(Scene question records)
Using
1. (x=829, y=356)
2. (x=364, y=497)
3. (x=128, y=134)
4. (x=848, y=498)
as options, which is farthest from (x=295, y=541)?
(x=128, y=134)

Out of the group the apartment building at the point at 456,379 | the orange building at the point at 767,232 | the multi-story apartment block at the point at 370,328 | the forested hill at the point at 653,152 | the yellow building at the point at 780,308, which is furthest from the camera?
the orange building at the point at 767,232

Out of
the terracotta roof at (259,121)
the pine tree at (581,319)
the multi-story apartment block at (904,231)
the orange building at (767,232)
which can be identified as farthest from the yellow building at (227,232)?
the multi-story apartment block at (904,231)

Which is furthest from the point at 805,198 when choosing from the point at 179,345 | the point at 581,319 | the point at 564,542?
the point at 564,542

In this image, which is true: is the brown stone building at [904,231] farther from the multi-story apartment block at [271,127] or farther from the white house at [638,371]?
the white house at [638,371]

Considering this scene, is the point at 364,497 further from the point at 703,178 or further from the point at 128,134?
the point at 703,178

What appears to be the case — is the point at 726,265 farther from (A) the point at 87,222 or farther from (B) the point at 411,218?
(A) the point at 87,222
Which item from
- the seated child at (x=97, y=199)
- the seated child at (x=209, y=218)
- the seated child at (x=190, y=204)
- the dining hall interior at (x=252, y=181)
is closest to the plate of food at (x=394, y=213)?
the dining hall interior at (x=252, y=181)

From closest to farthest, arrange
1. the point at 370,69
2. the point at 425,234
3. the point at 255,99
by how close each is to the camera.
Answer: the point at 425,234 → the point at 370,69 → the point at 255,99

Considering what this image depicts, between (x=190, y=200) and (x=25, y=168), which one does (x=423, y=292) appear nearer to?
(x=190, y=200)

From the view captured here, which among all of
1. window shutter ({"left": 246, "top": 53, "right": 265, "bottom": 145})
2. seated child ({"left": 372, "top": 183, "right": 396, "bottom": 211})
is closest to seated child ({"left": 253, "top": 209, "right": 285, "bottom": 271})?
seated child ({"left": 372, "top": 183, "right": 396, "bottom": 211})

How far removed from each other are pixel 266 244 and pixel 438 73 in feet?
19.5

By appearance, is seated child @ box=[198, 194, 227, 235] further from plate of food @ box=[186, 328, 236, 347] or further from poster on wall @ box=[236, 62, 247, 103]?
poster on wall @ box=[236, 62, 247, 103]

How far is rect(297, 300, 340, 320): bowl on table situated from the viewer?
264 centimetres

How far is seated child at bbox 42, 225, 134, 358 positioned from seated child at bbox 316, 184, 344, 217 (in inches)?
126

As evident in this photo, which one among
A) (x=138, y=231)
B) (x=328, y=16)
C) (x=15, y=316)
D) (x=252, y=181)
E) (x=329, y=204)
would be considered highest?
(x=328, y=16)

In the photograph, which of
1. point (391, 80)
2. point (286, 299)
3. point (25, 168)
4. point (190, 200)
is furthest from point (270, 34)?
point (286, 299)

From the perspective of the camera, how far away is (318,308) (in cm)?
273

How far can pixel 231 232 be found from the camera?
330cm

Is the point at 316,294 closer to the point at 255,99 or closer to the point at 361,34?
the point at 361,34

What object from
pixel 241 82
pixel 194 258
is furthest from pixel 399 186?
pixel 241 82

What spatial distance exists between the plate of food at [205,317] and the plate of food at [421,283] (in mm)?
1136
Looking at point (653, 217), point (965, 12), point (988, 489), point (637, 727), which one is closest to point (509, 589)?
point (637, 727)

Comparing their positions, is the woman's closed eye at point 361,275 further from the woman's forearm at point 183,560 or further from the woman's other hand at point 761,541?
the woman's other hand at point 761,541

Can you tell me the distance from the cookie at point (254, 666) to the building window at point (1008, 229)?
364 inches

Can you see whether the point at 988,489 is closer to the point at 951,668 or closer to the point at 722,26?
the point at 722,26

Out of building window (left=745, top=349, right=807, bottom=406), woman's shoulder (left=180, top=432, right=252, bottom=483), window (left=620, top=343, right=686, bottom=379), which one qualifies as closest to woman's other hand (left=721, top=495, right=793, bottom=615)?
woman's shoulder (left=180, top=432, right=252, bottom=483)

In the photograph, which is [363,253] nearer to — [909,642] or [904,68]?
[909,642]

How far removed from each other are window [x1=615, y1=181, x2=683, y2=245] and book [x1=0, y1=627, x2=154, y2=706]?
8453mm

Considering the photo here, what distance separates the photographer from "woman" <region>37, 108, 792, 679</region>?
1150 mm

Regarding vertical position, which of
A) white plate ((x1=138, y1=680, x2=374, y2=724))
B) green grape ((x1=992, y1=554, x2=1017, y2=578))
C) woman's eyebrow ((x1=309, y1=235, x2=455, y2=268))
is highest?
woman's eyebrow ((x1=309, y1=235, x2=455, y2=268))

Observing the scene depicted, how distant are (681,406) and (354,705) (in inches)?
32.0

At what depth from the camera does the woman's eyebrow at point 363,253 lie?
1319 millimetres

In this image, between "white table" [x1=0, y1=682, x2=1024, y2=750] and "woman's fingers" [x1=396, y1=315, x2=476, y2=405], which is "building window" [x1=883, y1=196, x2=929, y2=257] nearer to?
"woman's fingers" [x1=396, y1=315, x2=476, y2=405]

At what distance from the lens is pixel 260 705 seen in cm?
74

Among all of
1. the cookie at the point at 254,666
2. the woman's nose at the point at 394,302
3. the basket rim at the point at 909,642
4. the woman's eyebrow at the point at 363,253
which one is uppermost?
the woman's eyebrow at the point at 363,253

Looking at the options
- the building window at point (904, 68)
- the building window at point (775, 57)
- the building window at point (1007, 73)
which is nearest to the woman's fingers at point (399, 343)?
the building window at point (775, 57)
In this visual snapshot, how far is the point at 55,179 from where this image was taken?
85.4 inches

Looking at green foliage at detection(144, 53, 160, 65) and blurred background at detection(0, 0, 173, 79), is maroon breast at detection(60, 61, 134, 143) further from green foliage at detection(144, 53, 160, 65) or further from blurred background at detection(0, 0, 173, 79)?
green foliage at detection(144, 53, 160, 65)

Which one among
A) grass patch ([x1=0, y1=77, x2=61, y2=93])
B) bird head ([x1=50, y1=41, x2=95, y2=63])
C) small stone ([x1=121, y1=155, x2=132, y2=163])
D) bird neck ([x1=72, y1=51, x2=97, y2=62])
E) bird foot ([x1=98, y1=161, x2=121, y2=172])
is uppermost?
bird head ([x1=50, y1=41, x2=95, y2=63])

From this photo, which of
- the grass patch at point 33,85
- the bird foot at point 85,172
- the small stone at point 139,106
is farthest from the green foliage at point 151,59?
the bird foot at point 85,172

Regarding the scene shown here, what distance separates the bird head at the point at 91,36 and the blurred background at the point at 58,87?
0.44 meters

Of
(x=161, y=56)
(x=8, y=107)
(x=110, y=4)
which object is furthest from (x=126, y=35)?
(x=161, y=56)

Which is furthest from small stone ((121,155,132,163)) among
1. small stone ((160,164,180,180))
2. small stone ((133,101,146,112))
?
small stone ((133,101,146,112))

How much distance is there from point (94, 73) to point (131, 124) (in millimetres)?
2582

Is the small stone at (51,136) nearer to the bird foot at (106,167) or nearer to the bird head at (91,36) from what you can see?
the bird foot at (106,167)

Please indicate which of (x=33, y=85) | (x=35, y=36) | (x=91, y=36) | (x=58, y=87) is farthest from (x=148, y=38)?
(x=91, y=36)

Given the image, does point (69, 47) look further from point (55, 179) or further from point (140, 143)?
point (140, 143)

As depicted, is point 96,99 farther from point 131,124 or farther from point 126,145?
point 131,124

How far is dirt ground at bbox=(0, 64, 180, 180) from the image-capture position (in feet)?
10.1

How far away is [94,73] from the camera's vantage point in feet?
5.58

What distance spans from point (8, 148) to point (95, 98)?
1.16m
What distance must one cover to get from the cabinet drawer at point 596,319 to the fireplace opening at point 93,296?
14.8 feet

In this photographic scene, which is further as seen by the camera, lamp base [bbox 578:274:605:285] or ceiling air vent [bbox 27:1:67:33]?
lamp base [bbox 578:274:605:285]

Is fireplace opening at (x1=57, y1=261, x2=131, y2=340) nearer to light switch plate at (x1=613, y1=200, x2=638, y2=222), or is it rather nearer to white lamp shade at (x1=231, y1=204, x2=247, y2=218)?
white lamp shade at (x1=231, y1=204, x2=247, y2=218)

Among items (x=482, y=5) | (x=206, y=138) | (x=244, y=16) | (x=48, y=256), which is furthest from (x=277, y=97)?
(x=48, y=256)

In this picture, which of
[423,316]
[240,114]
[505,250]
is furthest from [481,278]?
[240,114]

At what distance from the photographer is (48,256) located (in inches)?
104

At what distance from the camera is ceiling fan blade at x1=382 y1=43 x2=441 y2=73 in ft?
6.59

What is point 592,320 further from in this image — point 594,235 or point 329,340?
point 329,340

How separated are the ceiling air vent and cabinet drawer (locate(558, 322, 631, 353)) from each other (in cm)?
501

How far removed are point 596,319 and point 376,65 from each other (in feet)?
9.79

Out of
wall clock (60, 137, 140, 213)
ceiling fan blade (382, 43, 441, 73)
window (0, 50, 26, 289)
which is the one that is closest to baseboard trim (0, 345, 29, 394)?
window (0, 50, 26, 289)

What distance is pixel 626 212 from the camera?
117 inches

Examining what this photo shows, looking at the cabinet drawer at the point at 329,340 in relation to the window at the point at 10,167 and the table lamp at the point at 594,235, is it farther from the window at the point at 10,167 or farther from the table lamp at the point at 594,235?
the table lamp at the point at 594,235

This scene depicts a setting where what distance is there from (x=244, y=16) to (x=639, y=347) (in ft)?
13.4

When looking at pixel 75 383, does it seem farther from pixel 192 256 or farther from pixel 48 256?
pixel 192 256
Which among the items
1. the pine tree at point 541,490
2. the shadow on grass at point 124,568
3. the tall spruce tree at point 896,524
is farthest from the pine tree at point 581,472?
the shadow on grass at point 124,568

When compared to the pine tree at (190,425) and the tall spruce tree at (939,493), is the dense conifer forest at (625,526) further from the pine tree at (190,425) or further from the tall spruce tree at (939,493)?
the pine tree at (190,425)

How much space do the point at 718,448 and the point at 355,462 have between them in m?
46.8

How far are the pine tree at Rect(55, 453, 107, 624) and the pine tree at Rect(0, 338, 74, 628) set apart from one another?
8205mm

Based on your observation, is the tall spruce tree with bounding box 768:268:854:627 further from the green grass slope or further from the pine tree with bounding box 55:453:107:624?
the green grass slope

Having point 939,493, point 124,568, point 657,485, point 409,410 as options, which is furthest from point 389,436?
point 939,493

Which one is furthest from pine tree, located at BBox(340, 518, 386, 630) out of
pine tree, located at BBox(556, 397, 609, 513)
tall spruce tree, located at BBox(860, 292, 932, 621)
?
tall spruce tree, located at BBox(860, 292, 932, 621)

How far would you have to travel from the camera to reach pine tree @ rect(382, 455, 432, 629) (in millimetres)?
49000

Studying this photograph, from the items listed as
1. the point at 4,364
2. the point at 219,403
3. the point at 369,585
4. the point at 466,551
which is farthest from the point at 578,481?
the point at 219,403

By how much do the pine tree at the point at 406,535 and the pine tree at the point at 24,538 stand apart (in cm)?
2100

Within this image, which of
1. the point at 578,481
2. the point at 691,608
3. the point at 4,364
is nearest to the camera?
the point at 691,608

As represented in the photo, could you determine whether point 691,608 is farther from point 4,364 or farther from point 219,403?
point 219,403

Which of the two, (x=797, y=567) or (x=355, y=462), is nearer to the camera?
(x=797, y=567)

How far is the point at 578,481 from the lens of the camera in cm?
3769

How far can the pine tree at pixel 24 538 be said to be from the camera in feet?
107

*Work to do*
Output the records from the line with "Within this image, which of" through the end of the records as a Markdown table with the columns Row and Line, numbering each row and skipping blank lines.

*Exercise result*
| Row | Line |
|---|---|
| 1 | Within this image, which of |
| 2 | 1. the point at 578,481 |
| 3 | 2. the point at 691,608 |
| 4 | 3. the point at 4,364 |
| 5 | is nearest to the camera? |
| 6 | the point at 691,608 |
| 7 | As represented in the photo, could you determine whether point 691,608 is farther from point 4,364 or farther from point 219,403? |
| 8 | point 219,403 |
| 9 | Which of the two, (x=797, y=567) or (x=355, y=462), is nearer to the camera? |
| 10 | (x=797, y=567) |
| 11 | How far is the point at 578,481 from the lens of the camera in cm? |
| 12 | 3769 |
| 13 | How far can the pine tree at pixel 24 538 be said to be from the camera in feet? |
| 14 | 107 |